Records for this exercise:
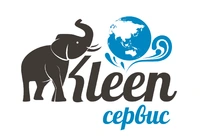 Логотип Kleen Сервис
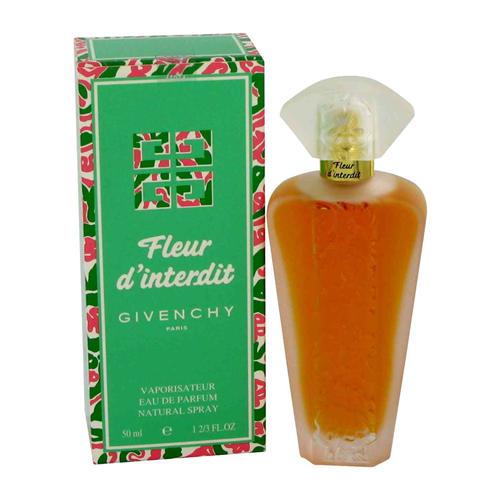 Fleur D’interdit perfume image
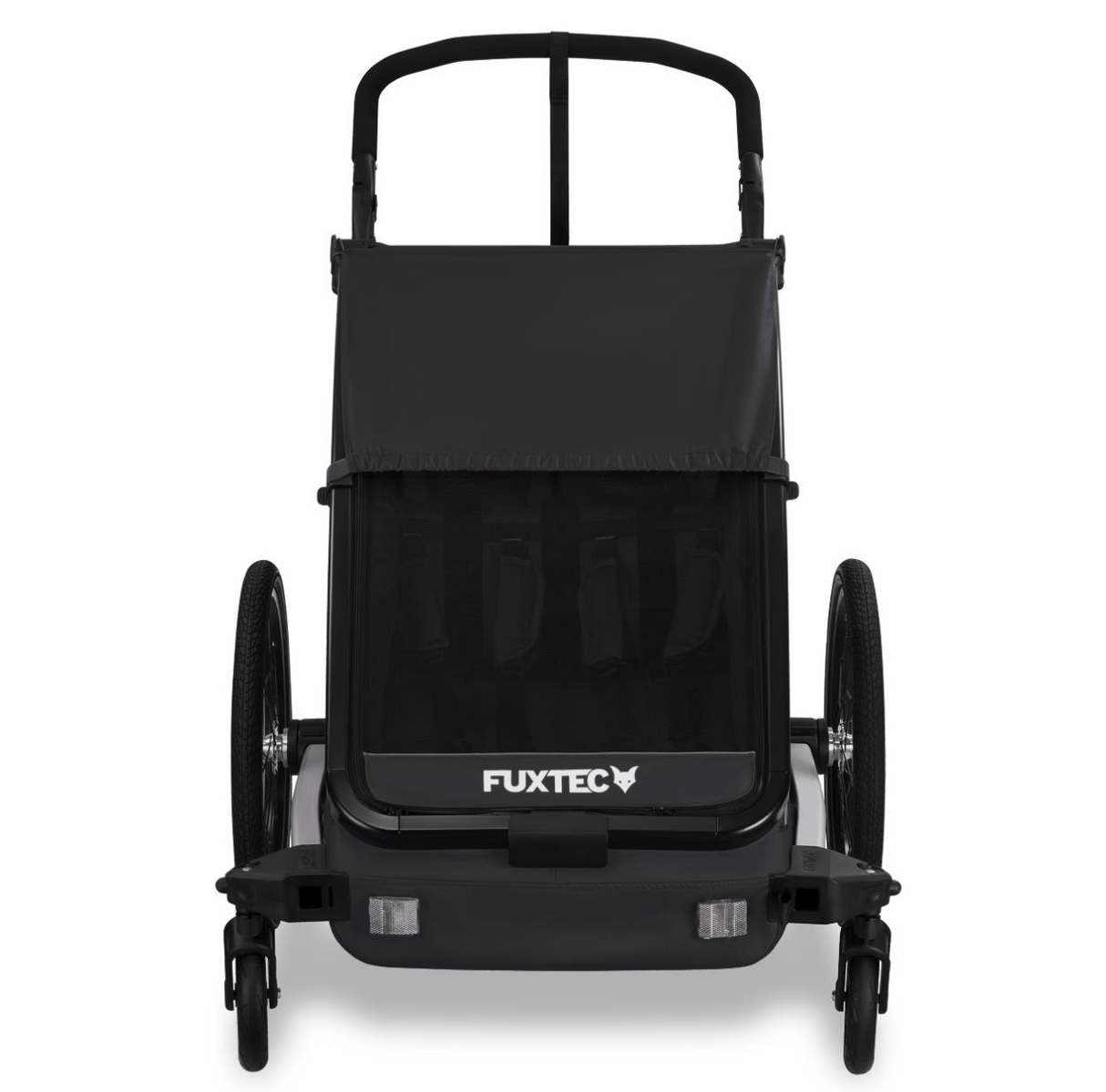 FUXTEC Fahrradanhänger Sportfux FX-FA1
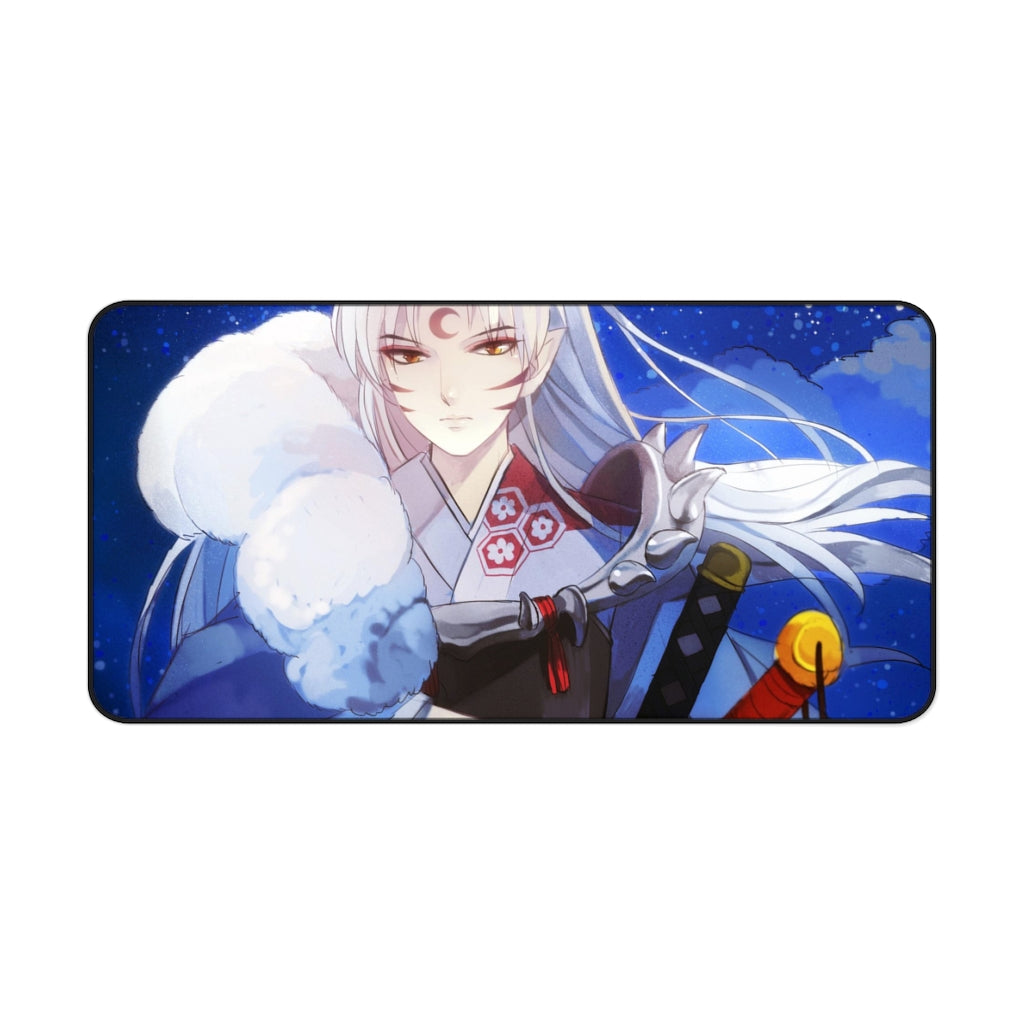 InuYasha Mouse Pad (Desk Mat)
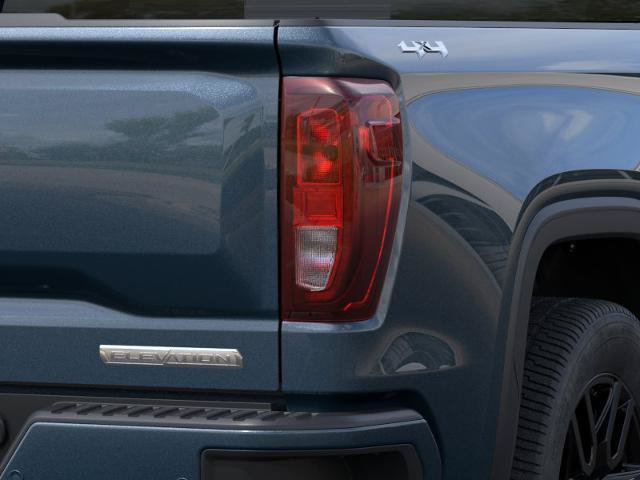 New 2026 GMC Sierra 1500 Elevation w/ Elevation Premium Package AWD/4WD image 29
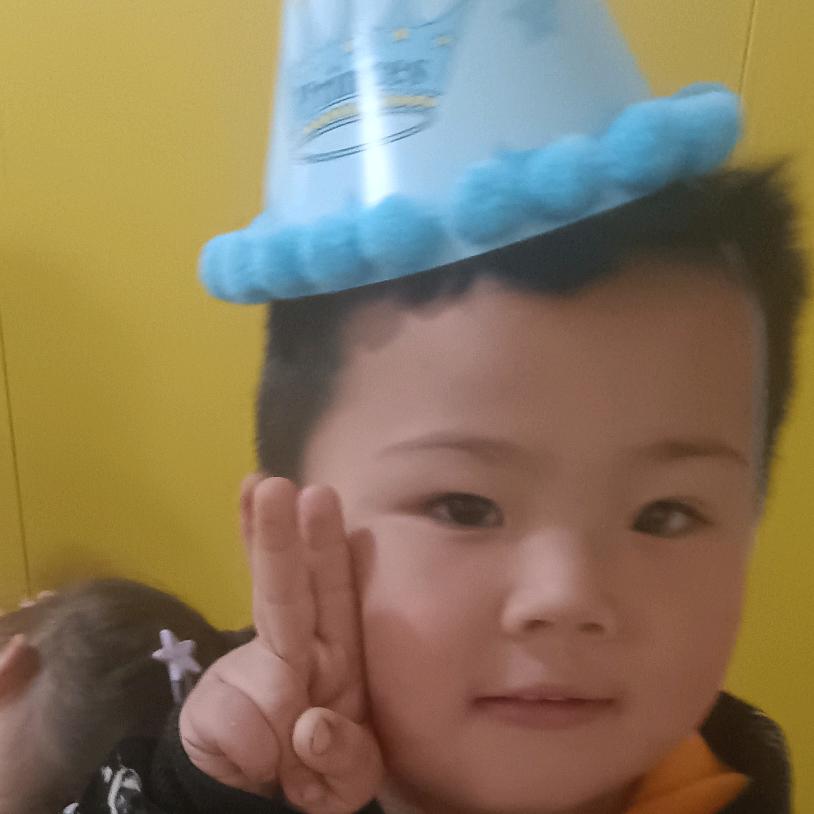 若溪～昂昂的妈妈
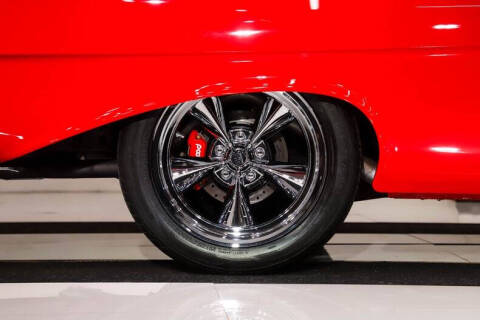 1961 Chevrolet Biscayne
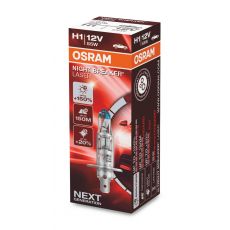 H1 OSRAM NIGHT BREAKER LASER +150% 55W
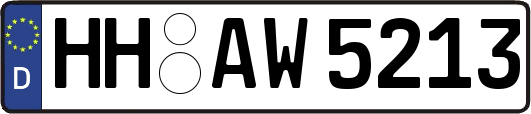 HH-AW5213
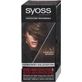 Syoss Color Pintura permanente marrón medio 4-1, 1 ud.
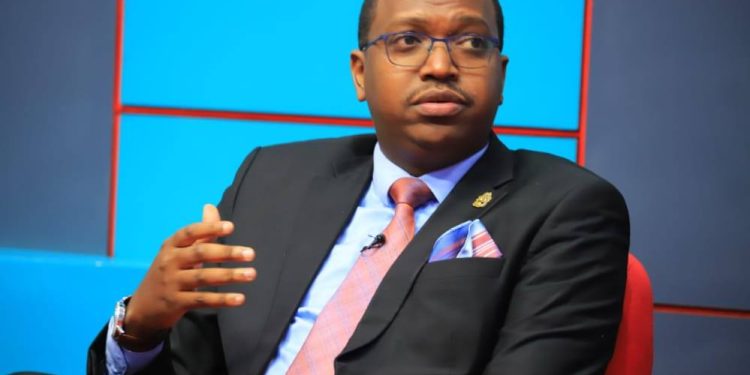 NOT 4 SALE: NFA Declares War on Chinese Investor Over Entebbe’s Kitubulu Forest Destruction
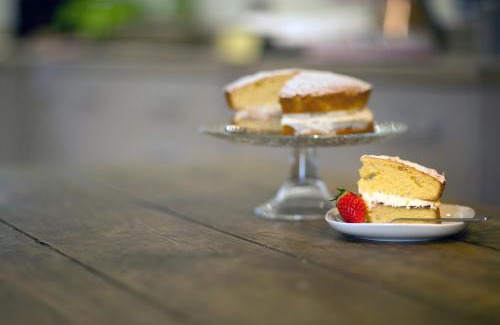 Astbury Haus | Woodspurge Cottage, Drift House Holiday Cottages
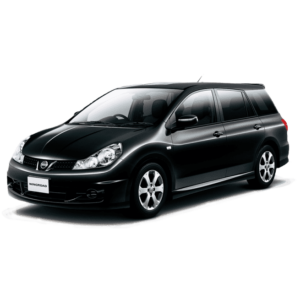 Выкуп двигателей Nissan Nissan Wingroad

What is required:
Each line above has to be returned exactly. Drop the pictures.

Result for this task:
 Логотип Kleen Сервис
 Fleur D’interdit perfume image
 FUXTEC Fahrradanhänger Sportfux FX-FA1
 InuYasha Mouse Pad (Desk Mat)
 New 2026 GMC Sierra 1500 Elevation w/ Elevation Premium Package AWD/4WD image 29
 若溪～昂昂的妈妈
 1961 Chevrolet Biscayne
 H1 OSRAM NIGHT BREAKER LASER +150% 55W
 HH-AW5213
 Syoss Color Pintura permanente marrón medio 4-1, 1 ud.
 NOT 4 SALE: NFA Declares War on Chinese Investor Over Entebbe’s Kitubulu Forest Destruction
 Astbury Haus | Woodspurge Cottage, Drift House Holiday Cottages
 Выкуп двигателей Nissan Nissan Wingroad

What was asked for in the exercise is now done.